### Problema a resolver
Transcreva na íntegra o trecho do texto apresentado abaixo, sem nenhuma alteração.

### Trecho do texto
Carlos Eduardo Rezende Landim1
Andréia Fressatti Cardoso2
11 de dezembro de 2024
Qual é o papel desempenhado pela Ciência Política em nosso tempo? De que forma o Programa de Pós-Graduação do Instituto de Filosofia e Ciências Humanas (IFCH) foi moldado e, simultaneamente, moldou as diferentes conjunturas históricas e políticas do país? Em que medida sua proposta inovadora, marcada pela insígnia de uma “heterodoxia rebelde”, contribuiu para redefinir os paradigmas da Ciência Política brasileira? Essas e outras questões foram abordadas pelos participantes do seminário que marcou os 50 anos do Programa de Pós-graduação em Ciência Política (PPGCP) do IFCH, Universidade Estadual de Campinas (Unicamp), realizado nos dias 12, 13 e 14 de novembro de 2024.

### Extratos de dados
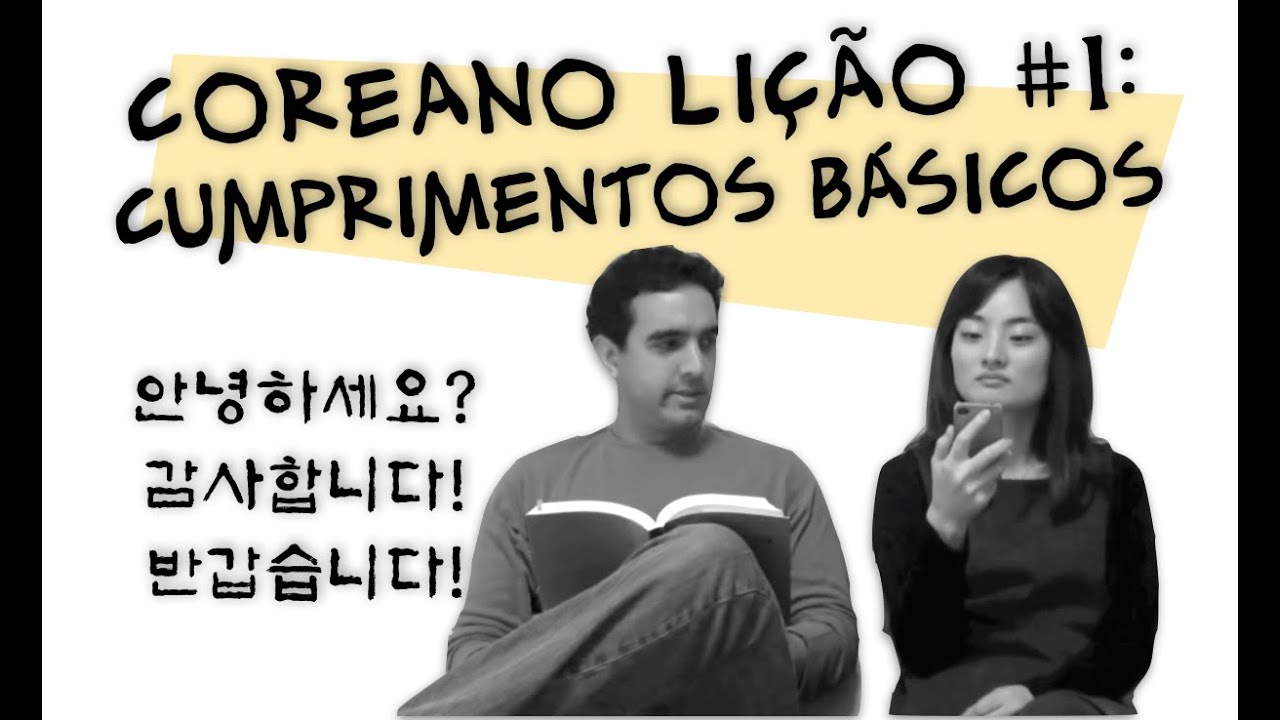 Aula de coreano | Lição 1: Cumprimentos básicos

* * *

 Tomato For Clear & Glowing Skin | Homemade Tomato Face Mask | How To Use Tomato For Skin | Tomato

### Resposta ao exercício
Carlos Eduardo Rezende Landim1
Andréia Fressatti Cardoso2
11 de dezembro de 2024
Qual é o papel desempenhado pela Ciência Política em nosso tempo? De que forma o Programa de Pós-Graduação do Instituto de Filosofia e Ciências Humanas (IFCH) foi moldado e, simultaneamente, moldou as diferentes conjunturas históricas e políticas do país? Em que medida sua proposta inovadora, marcada pela insígnia de uma “heterodoxia rebelde”, contribuiu para redefinir os paradigmas da Ciência Política brasileira? Essas e outras questões foram abordadas pelos participantes do seminário que marcou os 50 anos do Programa de Pós-graduação em Ciência Política (PPGCP) do IFCH, Universidade Estadual de Campinas (Unicamp), realizado nos dias 12, 13 e 14 de novembro de 2024.